I found warm and welcoming lodging at the famous Priory of the Sacred Egg in Dalmatia. Their matronly prioress told me how Gunnar the Norseman had anchored a month since to make minor repairs at the safe harbor of Isprit on the protected western coast. She had heard it from one of his homebound sailors. Gunnar, tired of slim pickings in the civilized ports, was determined to sail north to the colonies Ericsson and his followers had established there. He was obsessed with an idea about a city made entirely of gold. The sailor, a hardened sea-robber, swore never again to sail under a captain as evil as Gunnar. The man spent an unlikely amount of the time with the confessor and then left, saying he thought he would try his luck in the Holy Land.

The Wendish prioress was an educated woman. She said Isprit had known greater glory. The real center of power had shifted to Venice. The Norseman had made a good choice. Using the local name for the place, the prioress told me the old imperial port was little more than three days' ride on a good horse. Two, the buxom Wend offered with a hearty laugh, if I wished to risk trespassing in Satan's backyard. She hugged my shoulders in an embrace which might have snapped a less battle-hardened invalid. I relaxed in her uncomplicated warmth.

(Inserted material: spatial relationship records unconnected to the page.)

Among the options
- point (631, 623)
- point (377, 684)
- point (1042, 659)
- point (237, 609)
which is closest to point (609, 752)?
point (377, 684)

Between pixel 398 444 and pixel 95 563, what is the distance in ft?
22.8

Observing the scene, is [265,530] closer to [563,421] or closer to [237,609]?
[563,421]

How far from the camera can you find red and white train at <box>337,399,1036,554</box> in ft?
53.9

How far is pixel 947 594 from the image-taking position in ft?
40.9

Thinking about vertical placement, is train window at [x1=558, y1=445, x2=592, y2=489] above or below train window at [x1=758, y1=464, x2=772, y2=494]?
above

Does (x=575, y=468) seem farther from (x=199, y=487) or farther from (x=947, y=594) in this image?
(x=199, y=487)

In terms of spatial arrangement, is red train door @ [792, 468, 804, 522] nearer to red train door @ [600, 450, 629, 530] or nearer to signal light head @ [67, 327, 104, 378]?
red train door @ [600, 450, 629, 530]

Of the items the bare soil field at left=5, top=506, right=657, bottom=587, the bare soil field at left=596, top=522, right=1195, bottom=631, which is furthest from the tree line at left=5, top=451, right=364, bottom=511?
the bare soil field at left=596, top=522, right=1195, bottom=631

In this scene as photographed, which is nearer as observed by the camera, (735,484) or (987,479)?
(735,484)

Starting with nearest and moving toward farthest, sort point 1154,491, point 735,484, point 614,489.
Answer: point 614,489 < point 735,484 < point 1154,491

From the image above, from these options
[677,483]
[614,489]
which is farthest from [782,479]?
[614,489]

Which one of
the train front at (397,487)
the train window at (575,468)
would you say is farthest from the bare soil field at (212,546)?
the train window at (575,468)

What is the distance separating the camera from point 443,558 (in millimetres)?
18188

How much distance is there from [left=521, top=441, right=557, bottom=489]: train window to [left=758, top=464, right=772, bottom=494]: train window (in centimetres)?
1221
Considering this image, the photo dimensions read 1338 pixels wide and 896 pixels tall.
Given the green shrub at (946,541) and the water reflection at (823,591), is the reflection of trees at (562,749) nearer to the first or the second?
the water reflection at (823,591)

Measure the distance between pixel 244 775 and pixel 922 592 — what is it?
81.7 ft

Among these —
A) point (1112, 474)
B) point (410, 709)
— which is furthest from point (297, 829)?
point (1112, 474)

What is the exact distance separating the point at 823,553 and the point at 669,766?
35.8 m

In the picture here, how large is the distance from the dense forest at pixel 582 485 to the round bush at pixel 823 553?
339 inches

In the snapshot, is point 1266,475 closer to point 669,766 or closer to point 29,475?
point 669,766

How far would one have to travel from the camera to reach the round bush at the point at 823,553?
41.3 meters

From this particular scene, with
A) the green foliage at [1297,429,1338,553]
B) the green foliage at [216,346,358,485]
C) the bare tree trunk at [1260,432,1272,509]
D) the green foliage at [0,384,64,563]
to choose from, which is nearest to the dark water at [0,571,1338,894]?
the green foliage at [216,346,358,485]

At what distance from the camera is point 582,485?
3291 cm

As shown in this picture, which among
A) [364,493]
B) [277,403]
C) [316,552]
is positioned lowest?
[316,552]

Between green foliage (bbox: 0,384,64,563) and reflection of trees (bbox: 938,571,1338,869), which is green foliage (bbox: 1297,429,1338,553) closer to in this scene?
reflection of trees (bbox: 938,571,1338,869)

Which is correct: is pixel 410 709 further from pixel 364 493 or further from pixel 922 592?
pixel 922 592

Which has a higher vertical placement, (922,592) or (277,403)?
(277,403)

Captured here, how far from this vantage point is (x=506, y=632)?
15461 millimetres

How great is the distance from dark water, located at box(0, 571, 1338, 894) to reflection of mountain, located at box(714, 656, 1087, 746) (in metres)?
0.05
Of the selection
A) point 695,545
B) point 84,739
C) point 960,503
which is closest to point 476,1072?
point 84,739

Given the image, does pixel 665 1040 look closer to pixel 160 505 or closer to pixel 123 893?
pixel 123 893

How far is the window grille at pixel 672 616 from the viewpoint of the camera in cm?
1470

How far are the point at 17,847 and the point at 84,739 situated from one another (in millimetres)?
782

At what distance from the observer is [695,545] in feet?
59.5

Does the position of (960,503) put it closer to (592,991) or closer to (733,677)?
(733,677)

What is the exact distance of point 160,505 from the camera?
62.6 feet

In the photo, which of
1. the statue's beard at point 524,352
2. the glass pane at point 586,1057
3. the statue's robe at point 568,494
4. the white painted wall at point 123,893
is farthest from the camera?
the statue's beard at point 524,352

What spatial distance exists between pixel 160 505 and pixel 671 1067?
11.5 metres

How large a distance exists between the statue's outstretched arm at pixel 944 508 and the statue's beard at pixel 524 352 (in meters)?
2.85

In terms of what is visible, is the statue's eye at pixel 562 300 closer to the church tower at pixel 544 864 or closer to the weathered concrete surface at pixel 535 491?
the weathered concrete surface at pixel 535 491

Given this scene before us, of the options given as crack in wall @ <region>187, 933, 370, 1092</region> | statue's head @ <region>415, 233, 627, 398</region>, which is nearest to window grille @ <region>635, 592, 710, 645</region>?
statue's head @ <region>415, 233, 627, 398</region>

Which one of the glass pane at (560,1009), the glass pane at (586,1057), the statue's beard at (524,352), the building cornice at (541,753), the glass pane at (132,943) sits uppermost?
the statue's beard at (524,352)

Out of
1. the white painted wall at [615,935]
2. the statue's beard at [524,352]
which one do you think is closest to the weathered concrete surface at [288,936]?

The sailor had said the Norseman was anxious to leave port as soon as possible. He feared they should be trapped there. The Vikings had already angered the Venetians with a raid on Pag, which was successful, and another on Rab, which was not. Those dreaming old Adriatic ports now relied upon Venice for their prosperity and security and were glad to be off the main crusader routes. The knights and their armies brought little benefit and much destruction. The pope had called the Crusade in 1148. He had infected the whole of Europe and Arabia with his own dementia, which he then proceeded to die of. He had invented the jihad. The Arabs learned his lesson well.

I had no quarrel with any of the warring sects, who all claimed to serve an identical God! Human madness was ever banal. Jerusalem commanded no more of my interest. I had all I needed from the city. I had my horse, some gold and the odd ring on my finger. I found myself dragged briefly into the civic business of the city, but it was of no interest to me now whether or not order had been restored. Jerusalem was the turbulent heart of all their sects and would no doubt remain so.